**Instruction**
Render the data below as a JSON list of strings, with one string per line and no blank lines. Leave out the pictures.
☆ ☆ ☆ ☆
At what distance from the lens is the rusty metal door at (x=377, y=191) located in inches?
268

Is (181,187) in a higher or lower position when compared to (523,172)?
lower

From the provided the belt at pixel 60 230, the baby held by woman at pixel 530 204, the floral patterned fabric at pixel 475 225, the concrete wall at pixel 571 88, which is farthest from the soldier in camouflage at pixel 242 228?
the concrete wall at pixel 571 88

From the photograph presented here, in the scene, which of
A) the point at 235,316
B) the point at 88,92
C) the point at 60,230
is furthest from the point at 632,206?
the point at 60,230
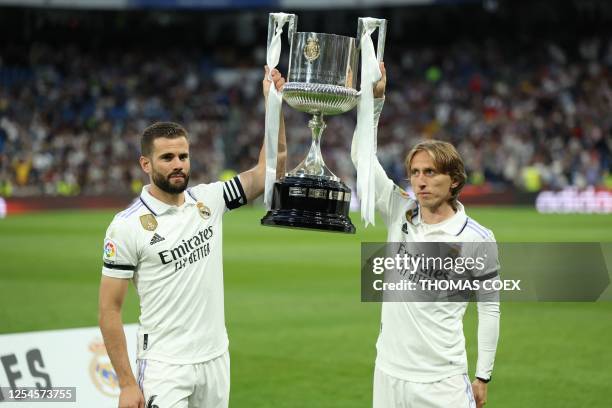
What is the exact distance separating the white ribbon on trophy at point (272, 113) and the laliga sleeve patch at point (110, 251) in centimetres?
80

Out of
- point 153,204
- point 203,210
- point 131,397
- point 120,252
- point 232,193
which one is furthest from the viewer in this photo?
point 232,193

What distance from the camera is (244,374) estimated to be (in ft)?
26.8

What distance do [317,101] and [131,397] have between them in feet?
5.32

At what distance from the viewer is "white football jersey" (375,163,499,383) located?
3.91 metres

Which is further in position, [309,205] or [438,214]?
[309,205]

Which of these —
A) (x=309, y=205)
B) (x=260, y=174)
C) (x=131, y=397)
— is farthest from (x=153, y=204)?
(x=131, y=397)

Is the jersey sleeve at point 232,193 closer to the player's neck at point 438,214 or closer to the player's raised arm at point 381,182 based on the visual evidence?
the player's raised arm at point 381,182

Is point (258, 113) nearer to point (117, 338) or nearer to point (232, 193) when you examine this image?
point (232, 193)

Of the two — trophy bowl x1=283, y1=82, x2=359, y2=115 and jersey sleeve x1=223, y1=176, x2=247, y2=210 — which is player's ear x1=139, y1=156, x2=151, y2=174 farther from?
trophy bowl x1=283, y1=82, x2=359, y2=115

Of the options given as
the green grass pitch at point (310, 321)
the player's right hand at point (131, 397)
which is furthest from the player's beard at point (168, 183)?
the green grass pitch at point (310, 321)

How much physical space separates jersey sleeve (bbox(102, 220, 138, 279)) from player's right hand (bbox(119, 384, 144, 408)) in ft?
1.64

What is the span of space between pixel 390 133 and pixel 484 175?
17.6 feet

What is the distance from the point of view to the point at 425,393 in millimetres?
3883

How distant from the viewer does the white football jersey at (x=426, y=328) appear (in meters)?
3.91
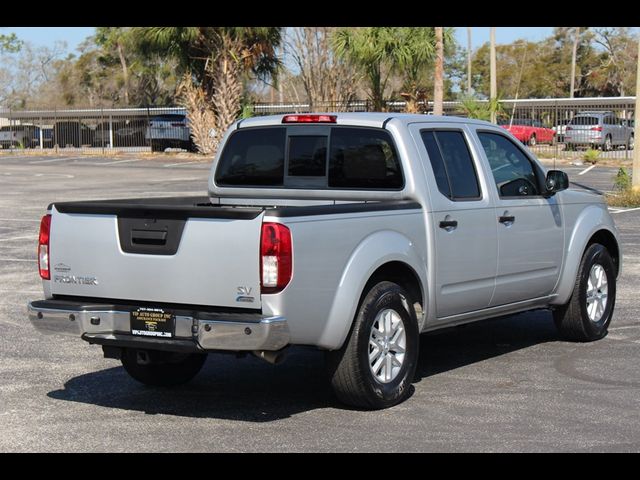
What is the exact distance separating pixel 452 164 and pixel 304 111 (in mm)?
45769

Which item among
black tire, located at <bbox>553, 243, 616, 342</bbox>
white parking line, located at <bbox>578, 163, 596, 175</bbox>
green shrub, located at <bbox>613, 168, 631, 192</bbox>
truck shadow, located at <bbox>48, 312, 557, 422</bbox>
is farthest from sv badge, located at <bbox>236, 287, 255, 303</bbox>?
white parking line, located at <bbox>578, 163, 596, 175</bbox>

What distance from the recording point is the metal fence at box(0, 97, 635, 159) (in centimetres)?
4512

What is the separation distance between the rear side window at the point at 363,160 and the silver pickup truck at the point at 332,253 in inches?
0.4

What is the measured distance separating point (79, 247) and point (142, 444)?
1.42 metres

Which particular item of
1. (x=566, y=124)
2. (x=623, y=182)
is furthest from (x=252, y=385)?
(x=566, y=124)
☆ ☆ ☆ ☆
**Output below**
[
  "At what distance from the lens is the rusty metal door at (x=377, y=191) located in inches?",
  "268",
  "Is (181,187) in a higher or lower position when compared to (523,172)?",
  "lower",
  "From the provided the belt at pixel 60 230, the baby held by woman at pixel 530 204, the floral patterned fabric at pixel 475 225, the concrete wall at pixel 571 88, which is farthest from the soldier in camouflage at pixel 242 228?",
  "the concrete wall at pixel 571 88",
  "From the photograph presented here, in the scene, which of",
  "A) the point at 235,316",
  "B) the point at 88,92",
  "C) the point at 60,230",
  "is furthest from the point at 632,206?",
  "the point at 60,230",
  "What is the exact distance separating the white ribbon on trophy at point (272, 113) and the laliga sleeve patch at point (110, 251) in centimetres?",
  "80",
  "Out of",
  "- point 153,204",
  "- point 203,210",
  "- point 131,397",
  "- point 120,252",
  "- point 232,193",
  "which one is furthest from the viewer in this photo?",
  "point 232,193",
  "What distance from the camera is (244,374) estimated to be (in ft)?",
  "26.8",
  "What distance do [317,101] and [131,397] have between them in feet?",
  "5.32",
  "At what distance from the viewer is \"white football jersey\" (375,163,499,383) located?",
  "3.91 metres",
  "Which is further in position, [309,205] or [438,214]?",
  "[309,205]",
  "Which of these —",
  "A) (x=309, y=205)",
  "B) (x=260, y=174)",
  "C) (x=131, y=397)",
  "— is farthest from (x=153, y=204)?",
  "(x=131, y=397)",
  "Is the jersey sleeve at point 232,193 closer to the player's neck at point 438,214 or closer to the player's raised arm at point 381,182 based on the visual evidence?",
  "the player's raised arm at point 381,182",
  "Is point (258, 113) nearer to point (117, 338) or nearer to point (232, 193) when you examine this image?",
  "point (232, 193)",
  "Of the two — trophy bowl x1=283, y1=82, x2=359, y2=115 and jersey sleeve x1=223, y1=176, x2=247, y2=210 — which is player's ear x1=139, y1=156, x2=151, y2=174 farther from?",
  "trophy bowl x1=283, y1=82, x2=359, y2=115",
  "Of the options given as",
  "the green grass pitch at point (310, 321)",
  "the player's right hand at point (131, 397)",
  "which is furthest from the player's beard at point (168, 183)?",
  "the green grass pitch at point (310, 321)",
  "How much physical space separates jersey sleeve (bbox(102, 220, 138, 279)) from player's right hand (bbox(119, 384, 144, 408)) in ft?",
  "1.64",
  "What is the span of space between pixel 390 133 and pixel 484 175?",
  "17.6 feet",
  "What is the distance from the point of view to the point at 425,393 in millimetres?",
  "3883",
  "How distant from the viewer does the white football jersey at (x=426, y=328) appear (in meters)?",
  "3.91",
  "What is the exact distance separating pixel 452 164 and pixel 304 111 (in mm)?",
  "45769",
  "Which item among",
  "black tire, located at <bbox>553, 243, 616, 342</bbox>",
  "white parking line, located at <bbox>578, 163, 596, 175</bbox>",
  "green shrub, located at <bbox>613, 168, 631, 192</bbox>",
  "truck shadow, located at <bbox>48, 312, 557, 422</bbox>",
  "is farthest from sv badge, located at <bbox>236, 287, 255, 303</bbox>?",
  "white parking line, located at <bbox>578, 163, 596, 175</bbox>",
  "What distance from the recording point is the metal fence at box(0, 97, 635, 159) (in centimetres)?",
  "4512",
  "What is the separation distance between the rear side window at the point at 363,160 and the silver pickup truck at the point at 332,253 in inches?",
  "0.4",
  "What is the measured distance separating point (79, 247) and point (142, 444)?",
  "1.42 metres",
  "Which particular item of",
  "1. (x=566, y=124)",
  "2. (x=623, y=182)",
  "is furthest from (x=252, y=385)?",
  "(x=566, y=124)"
]